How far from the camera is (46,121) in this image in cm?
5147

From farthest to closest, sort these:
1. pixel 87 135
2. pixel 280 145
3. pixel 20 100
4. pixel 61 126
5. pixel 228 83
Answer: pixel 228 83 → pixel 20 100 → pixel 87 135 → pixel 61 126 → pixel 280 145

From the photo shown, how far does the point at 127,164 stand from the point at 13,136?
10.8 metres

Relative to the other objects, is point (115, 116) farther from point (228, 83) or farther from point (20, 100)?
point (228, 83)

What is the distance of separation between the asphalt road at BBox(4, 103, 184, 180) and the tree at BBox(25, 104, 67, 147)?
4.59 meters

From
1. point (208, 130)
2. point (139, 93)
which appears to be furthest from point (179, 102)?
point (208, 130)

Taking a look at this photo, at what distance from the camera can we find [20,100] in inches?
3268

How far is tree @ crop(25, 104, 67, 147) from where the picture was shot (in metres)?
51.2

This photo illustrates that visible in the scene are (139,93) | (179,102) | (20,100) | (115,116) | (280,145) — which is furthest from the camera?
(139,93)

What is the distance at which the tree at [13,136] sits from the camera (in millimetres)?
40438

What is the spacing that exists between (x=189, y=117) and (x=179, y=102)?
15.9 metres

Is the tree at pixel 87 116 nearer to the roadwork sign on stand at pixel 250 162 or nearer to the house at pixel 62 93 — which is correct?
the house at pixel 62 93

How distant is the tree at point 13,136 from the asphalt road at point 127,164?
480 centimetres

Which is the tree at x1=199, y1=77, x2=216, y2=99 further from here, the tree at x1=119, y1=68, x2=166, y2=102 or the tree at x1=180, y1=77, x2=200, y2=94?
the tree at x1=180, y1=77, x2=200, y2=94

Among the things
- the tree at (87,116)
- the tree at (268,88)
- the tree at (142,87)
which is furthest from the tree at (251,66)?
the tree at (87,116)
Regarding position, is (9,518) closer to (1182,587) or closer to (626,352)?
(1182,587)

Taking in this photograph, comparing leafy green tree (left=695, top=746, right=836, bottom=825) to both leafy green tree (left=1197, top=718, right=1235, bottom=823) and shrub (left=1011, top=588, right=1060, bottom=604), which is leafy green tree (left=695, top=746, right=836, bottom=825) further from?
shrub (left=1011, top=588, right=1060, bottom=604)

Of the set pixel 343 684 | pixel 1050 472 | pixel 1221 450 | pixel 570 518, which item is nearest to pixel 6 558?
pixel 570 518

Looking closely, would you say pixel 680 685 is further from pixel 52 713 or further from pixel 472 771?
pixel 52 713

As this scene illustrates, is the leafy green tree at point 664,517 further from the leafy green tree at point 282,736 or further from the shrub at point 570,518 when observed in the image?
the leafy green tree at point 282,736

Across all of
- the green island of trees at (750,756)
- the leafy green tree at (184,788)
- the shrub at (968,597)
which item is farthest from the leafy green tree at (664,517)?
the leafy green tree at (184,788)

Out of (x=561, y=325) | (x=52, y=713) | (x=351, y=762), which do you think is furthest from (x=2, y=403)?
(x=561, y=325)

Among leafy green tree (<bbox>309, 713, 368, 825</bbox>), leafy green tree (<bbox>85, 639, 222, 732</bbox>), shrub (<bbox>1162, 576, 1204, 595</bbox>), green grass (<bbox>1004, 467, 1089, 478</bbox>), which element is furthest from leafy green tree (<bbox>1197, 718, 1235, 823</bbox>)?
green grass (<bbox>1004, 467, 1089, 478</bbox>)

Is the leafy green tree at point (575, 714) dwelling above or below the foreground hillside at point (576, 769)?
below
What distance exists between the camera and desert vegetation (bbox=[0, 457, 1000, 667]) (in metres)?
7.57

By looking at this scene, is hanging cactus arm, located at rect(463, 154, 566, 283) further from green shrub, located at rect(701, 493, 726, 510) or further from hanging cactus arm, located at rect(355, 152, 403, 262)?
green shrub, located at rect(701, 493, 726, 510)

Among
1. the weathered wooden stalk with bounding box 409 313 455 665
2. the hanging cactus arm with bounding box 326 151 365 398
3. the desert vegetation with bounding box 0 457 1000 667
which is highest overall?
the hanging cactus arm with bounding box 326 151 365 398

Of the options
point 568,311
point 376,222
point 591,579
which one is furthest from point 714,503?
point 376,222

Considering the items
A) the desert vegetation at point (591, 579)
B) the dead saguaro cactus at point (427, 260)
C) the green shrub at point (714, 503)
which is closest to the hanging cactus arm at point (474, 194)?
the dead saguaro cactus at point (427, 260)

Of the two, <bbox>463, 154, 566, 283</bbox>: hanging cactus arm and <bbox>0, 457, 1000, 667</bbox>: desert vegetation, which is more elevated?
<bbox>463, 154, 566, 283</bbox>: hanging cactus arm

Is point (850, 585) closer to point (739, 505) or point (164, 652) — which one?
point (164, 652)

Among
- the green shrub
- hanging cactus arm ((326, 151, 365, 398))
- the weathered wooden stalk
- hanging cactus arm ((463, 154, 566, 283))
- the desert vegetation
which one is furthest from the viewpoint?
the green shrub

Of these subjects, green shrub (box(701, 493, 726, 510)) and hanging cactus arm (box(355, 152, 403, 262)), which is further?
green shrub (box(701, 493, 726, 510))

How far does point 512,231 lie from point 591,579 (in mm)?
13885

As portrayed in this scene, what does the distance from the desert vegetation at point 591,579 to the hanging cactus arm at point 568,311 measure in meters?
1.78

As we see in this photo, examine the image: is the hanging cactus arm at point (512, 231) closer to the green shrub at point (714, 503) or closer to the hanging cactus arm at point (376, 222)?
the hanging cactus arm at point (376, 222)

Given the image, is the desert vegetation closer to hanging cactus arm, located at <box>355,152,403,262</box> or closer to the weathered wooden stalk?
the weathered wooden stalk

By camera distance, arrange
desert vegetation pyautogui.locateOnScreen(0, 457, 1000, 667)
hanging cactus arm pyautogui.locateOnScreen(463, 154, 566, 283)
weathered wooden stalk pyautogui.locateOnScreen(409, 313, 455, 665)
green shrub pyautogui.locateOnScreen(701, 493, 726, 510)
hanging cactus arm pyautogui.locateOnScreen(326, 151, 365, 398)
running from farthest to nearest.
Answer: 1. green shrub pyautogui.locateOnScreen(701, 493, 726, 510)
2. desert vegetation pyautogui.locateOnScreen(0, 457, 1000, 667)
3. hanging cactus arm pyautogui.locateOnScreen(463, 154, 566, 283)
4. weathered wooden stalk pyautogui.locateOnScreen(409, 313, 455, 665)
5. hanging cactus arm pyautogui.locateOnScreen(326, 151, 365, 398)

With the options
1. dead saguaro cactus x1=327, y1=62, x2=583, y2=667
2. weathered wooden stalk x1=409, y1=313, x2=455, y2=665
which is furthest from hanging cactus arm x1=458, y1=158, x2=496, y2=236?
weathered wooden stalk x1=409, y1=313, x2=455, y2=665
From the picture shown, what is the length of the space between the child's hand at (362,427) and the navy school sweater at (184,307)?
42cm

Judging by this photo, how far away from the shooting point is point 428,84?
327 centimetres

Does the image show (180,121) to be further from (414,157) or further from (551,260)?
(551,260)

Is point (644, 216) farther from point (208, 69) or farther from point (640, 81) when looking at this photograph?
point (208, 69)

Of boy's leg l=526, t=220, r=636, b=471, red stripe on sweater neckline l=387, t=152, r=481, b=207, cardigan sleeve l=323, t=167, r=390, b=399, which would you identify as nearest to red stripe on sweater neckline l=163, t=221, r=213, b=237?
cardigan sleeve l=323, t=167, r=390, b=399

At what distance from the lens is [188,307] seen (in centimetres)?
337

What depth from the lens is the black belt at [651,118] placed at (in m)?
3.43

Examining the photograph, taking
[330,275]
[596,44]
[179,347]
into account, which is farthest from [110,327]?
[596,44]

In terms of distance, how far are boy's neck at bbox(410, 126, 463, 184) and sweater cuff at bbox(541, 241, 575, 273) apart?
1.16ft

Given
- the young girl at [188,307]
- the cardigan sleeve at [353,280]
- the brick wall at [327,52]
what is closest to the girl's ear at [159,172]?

- [任务目的] 请改写清单中自含有“Is point (644, 216)”的一行起至清单末尾的各行，将“lens”替换为“camera”，其余内容一律保持原样。

- [练习作答]
Is point (644, 216) farther from point (208, 69) or farther from point (640, 81) when looking at this photograph?
point (208, 69)

Of boy's leg l=526, t=220, r=636, b=471, red stripe on sweater neckline l=387, t=152, r=481, b=207, cardigan sleeve l=323, t=167, r=390, b=399, which would you identify as nearest to red stripe on sweater neckline l=163, t=221, r=213, b=237?
cardigan sleeve l=323, t=167, r=390, b=399

At what distance from the camera is [188,307] seen (in centimetres)?
337

What depth from the camera is the black belt at [651,118] placed at (in m)?
3.43

Examining the photograph, taking
[330,275]
[596,44]
[179,347]
into account, which is farthest from [110,327]?
[596,44]

In terms of distance, how far are boy's neck at bbox(410, 126, 463, 184) and sweater cuff at bbox(541, 241, 575, 273) apart?
1.16ft

Given
- the young girl at [188,307]
- the cardigan sleeve at [353,280]
- the brick wall at [327,52]
what is closest to the girl's ear at [159,172]?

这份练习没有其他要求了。